There’s an old prank out there surrounding high-profile institutional officials – football coaches being a good example – which holds that when things get really bad some smart-assed fan will put up a “For Sale” sign in the unpopular official’s yard.
As LSU president F. King Alexander is about as unpopular as any football coach has been in Baton Rouge, that prank might well apply to him. Except this is no prank; that is his house in University Club and it is in fact for sale.
Alexander putting his house on the market is the best indication yet of something the rumor mill has been churning out around Baton Rouge for weeks; namely, that he’s on the outs at LSU. This being an election year and Alexander being a political liability for Gov.
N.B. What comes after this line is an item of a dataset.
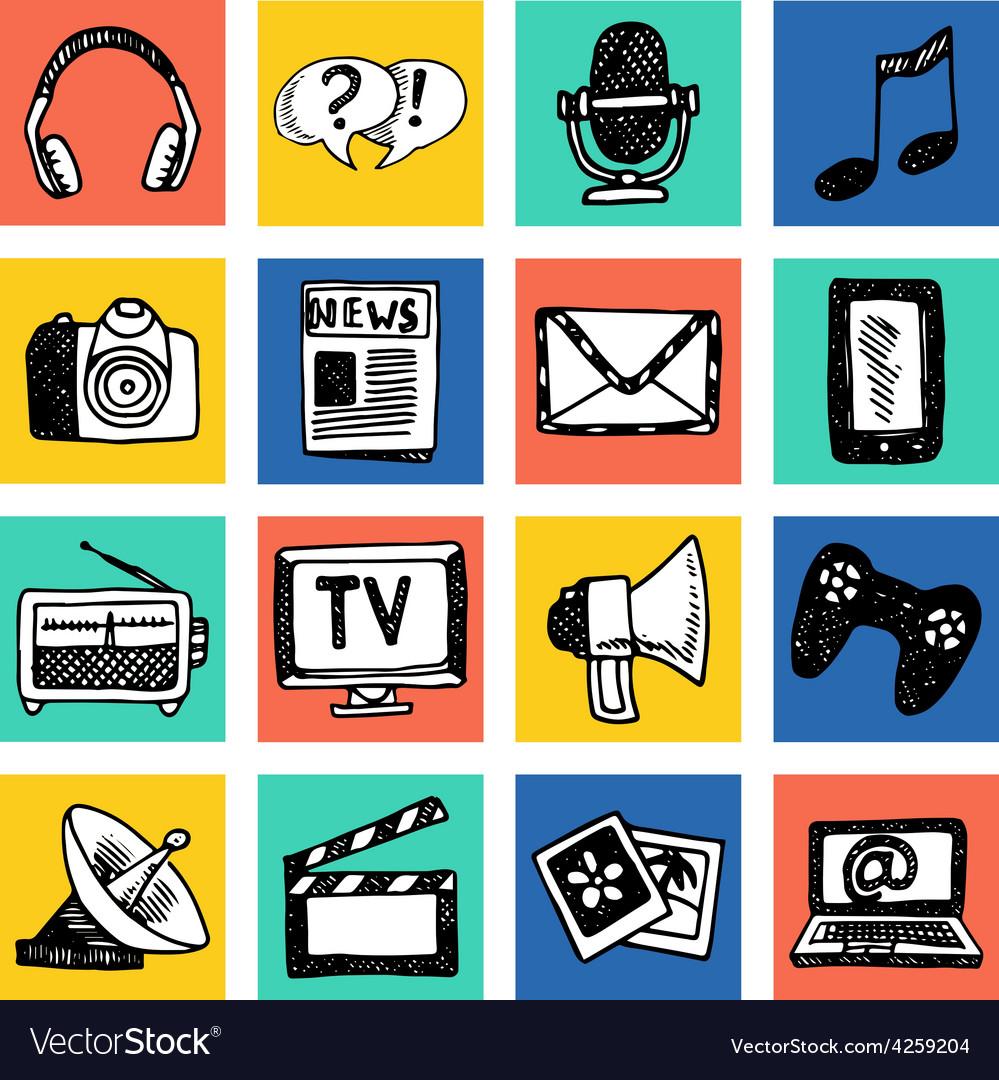 Media icons set vector | Price: 1 Credit (USD $1)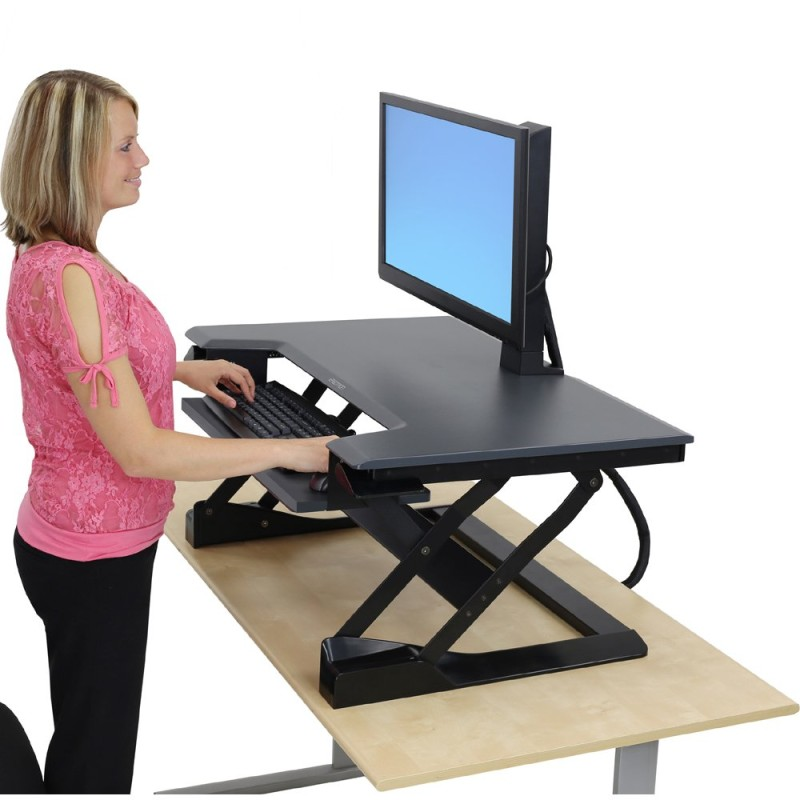 Finding The Best Standing Desk For Your Office on electric workstation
John Bel Edwards among a segment of Louisiana’s voting population which tends to be made up of a lot of swing voters (the big LSU fans are often, if not typically, soft Republicans who’ll pull a lever for Donald Trump or John Kennedy but didn’t extend that goodwill to David Vitter in 2015), it was at least somewhat predictable that Edwards would seek to move Alexander as part of a series of actions aimed at bolstering his popularity heading into this fall’s elections.
And this is something which came to a head during the month-long saga of Will Wade’s suspension by the university during the basketball postseason. Not that Alexander’s fate would be decided solely on the basis of a personnel matter involving a basketball coach, but that’s just a final straw on the camel’s back. A history of questionable administrative moves, a record of alienating legislators by poo-poohing his own product in pursuit of state general fund dollars, low morale among the faculty, a controversial and possibly illegal change in LSU’s admissions standards and a botched rollout of a $1.5 billion capital campaign have played a more substantial part in his rumored demise than the Wade suspension, or the botched firing of Les Miles in 2015, did.
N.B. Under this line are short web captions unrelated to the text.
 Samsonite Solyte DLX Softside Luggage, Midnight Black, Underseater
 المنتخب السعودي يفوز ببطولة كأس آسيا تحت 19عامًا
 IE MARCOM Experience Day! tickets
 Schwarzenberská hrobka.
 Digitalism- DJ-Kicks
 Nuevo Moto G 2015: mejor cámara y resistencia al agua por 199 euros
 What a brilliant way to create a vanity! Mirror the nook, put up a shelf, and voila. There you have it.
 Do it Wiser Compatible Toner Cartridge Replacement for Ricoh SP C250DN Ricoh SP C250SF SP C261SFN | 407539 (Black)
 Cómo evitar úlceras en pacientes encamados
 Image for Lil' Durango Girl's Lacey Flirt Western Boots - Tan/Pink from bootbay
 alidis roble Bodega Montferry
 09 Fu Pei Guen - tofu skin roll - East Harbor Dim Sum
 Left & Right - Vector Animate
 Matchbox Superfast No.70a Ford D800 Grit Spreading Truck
But everybody in the know at LSU expects Alexander will be gone this summer, and most seem to think Commissioner of Administration Jay Dardenne will take over as the interim president of LSU when Alexander is out.
Nevertheless, there is no real reason to think the house going on the market is an indication Alexander’s exit is imminent, or that it will happen before the end of the current legislative session in June. LSU put out a statement which reads like a fairly plausible cover story for why he’s selling his house…
LSU President F. King Alexander and his wife, Shenette, have put their 4,630-square-foot University Club home on the market and are relocating to the University House on East Lakeshore Drive that has traditionally been the residence of LSU’s top administrator.
LSU spokesman Ernie Ballard says Alexander is moving to the University-owned property, in part, because LSU is in the throes of an ambitious, $1.2 billion capital campaign and it made sense for the president to be closer to campus.
“Moving into the University House, which is an existing LSU asset, presented an opportunity for President Alexander to advance the momentum of our most ambitious campaign ever by hosting more events closer to campus,” Ballard says. “In addition, being close to campus allows for even more opportunities for him to interact with students, faculty and staff.”
Also, a factor in the Alexanders’ decision is that their three daughters, who were teenagers when the family moved to Baton Rouge, are grown so it was an appropriate time for the empty nesters to downsize.
It’s a lot easier to hit the road when you’re living rent-free in a house you don’t own than when you’re stuck with a million-dollar property.
Let’s also remember that Alexander still has four more years on his contract at LSU, which pays him $600,000 per year. That would come to some part (or all) of $2.4 million, which would be a nice going-away present if in fact he’s going to be shown the door.
But so far as we can tell, there is nothing especially fresh on Alexander other than the persistent rumors his time at LSU is drawing to a close. We’re watching the situation, though, and we’ll pass along anything of note.